# Texte source
++++++++++++++++++++
Le premier millier de Isetta 300, et non pas BMW 300, produites en Angleterre est en fait destiné au marché canadien. Ces automobiles ont apparemment des parechocs renforcés et un système de chauffage renforcé. Si le second item est bien compréhensible, le premier me laisse un tantinet perplexe. Compte tenu de la différence de taille entre une Isetta et une hénaurme automobile nord-américaine typique de l’époque, quel conducteur serait assez fou pour songer à un quelconque contact entre ces véhicules? Cette différence de taille est la raison même derrière les nouveaux pare-chocs, dites-vous, ami(e) lectrice ou lecteur perspicace? Bon point.
Il va de soi que les Isetta 300 destinées au marché britannique ont un volant monté du côté droit, un détail en apparence anodin qui pose toutefois problème. Voyez-vous, le moteur de la Isetta se trouve lui aussi sur le côté droit. Rétablir le bon équilibre du véhicule entraîne par conséquent la mise en place d’un contrepoids d’environ 27 kilogrammes (60 livres) dans le châssis, à gauche.
++++++++++++++++++++
# Lignes
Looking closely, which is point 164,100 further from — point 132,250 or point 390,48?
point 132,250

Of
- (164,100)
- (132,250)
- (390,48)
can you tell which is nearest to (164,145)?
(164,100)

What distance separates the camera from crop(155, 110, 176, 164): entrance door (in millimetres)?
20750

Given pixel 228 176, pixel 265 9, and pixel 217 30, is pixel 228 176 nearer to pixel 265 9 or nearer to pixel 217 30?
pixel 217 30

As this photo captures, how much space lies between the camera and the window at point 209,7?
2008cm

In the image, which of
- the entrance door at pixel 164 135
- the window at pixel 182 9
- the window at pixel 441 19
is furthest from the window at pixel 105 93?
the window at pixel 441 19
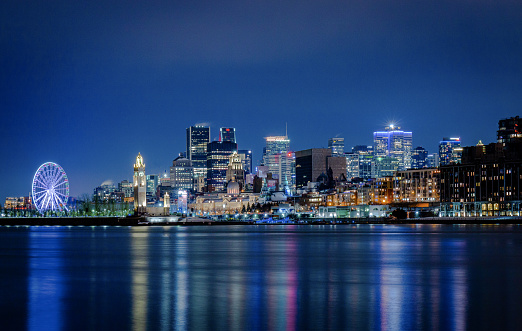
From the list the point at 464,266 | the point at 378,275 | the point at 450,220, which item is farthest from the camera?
the point at 450,220

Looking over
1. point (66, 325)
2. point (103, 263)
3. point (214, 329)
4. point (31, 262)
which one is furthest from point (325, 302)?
point (31, 262)

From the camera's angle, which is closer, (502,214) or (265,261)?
(265,261)

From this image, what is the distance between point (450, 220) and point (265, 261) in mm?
149343

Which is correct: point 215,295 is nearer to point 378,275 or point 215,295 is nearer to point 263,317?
point 263,317

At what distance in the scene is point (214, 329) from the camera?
21516mm

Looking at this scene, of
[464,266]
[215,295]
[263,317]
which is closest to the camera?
[263,317]

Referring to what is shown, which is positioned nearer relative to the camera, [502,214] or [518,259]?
[518,259]

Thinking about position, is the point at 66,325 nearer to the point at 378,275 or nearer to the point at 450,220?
the point at 378,275

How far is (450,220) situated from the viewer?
19100cm

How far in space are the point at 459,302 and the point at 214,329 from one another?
35.1ft

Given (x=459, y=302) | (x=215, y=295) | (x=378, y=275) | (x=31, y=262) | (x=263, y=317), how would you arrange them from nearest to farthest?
(x=263, y=317) < (x=459, y=302) < (x=215, y=295) < (x=378, y=275) < (x=31, y=262)

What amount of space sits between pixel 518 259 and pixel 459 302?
24.8 meters

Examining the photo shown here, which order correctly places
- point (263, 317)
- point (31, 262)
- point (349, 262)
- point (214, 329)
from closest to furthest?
point (214, 329) → point (263, 317) → point (349, 262) → point (31, 262)

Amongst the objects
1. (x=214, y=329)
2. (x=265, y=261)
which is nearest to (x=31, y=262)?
(x=265, y=261)
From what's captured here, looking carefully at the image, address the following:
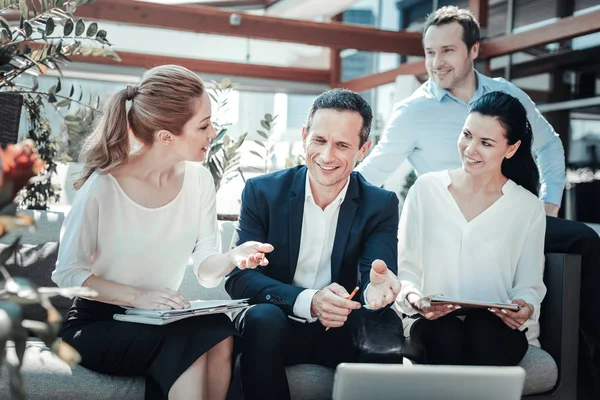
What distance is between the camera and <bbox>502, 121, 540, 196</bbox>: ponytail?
9.36 ft

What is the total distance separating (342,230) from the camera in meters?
2.49

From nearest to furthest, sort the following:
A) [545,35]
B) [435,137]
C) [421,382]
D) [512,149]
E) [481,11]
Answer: [421,382]
[512,149]
[435,137]
[545,35]
[481,11]

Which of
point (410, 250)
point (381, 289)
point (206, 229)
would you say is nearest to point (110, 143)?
point (206, 229)

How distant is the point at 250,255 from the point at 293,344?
1.27 ft

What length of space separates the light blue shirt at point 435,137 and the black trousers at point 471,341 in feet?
3.44

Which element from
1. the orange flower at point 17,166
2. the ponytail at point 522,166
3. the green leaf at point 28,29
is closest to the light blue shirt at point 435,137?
the ponytail at point 522,166

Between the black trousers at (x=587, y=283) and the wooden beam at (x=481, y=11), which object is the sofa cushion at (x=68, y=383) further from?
the wooden beam at (x=481, y=11)

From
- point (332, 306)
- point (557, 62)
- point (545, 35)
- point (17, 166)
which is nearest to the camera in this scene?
point (17, 166)

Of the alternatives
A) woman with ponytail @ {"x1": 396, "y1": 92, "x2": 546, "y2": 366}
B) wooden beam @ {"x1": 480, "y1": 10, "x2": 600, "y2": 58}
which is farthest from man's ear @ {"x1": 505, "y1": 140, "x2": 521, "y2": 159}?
wooden beam @ {"x1": 480, "y1": 10, "x2": 600, "y2": 58}

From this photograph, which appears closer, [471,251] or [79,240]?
[79,240]

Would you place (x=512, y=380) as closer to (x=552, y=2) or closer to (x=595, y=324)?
(x=595, y=324)

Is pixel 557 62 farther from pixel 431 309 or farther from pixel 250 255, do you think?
pixel 250 255

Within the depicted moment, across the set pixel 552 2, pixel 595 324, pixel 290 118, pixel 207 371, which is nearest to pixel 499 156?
pixel 595 324

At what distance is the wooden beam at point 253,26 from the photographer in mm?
6719
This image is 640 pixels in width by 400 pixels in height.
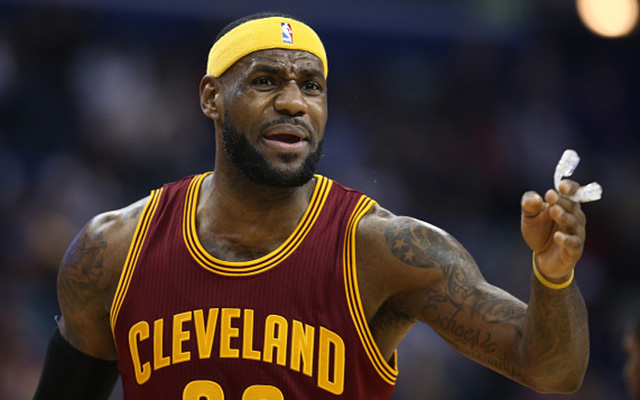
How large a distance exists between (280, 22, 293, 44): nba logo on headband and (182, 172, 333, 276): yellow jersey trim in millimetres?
531

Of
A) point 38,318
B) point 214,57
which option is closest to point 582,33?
point 38,318

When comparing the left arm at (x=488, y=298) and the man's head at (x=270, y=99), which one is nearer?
the left arm at (x=488, y=298)

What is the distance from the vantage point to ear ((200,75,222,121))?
3.54 m

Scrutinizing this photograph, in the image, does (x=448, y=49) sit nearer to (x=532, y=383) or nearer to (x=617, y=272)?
(x=617, y=272)

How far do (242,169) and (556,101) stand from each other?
313 inches

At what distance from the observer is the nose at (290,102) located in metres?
3.22

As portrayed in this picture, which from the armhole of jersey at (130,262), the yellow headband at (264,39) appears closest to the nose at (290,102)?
the yellow headband at (264,39)

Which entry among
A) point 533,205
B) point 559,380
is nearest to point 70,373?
point 559,380

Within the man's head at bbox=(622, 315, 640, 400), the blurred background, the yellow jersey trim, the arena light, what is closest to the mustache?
the yellow jersey trim

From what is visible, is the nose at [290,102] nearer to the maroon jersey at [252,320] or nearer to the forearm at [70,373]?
the maroon jersey at [252,320]

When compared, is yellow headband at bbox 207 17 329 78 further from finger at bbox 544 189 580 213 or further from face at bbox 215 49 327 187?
finger at bbox 544 189 580 213

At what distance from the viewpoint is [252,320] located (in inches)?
123

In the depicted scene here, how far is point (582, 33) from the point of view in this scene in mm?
11164

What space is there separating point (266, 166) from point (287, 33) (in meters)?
++++++++++++++++++++
# Défi A
Recopiez mot pour mot le passage du texte sur l'Isetta qui commence aux mots « Le premier millier » et s'arrête après « perspicace? Bon point. ».
# Défi B
Traduisez en anglais cette phrase du texte sur l'Isetta : « Voyez-vous, le moteur de la Isetta se trouve lui aussi sur le côté droit. »

# Bon résultat A
Le premier millier de Isetta 300, et non pas BMW 300, produites en Angleterre est en fait destiné au marché canadien. Ces automobiles ont apparemment des parechocs renforcés et un système de chauffage renforcé. Si le second item est bien compréhensible, le premier me laisse un tantinet perplexe. Compte tenu de la différence de taille entre une Isetta et une hénaurme automobile nord-américaine typique de l’époque, quel conducteur serait assez fou pour songer à un quelconque contact entre ces véhicules? Cette différence de taille est la raison même derrière les nouveaux pare-chocs, dites-vous, ami(e) lectrice ou lecteur perspicace? Bon point.

# Bon résultat B
You see, the Isetta's engine is also located on the right side.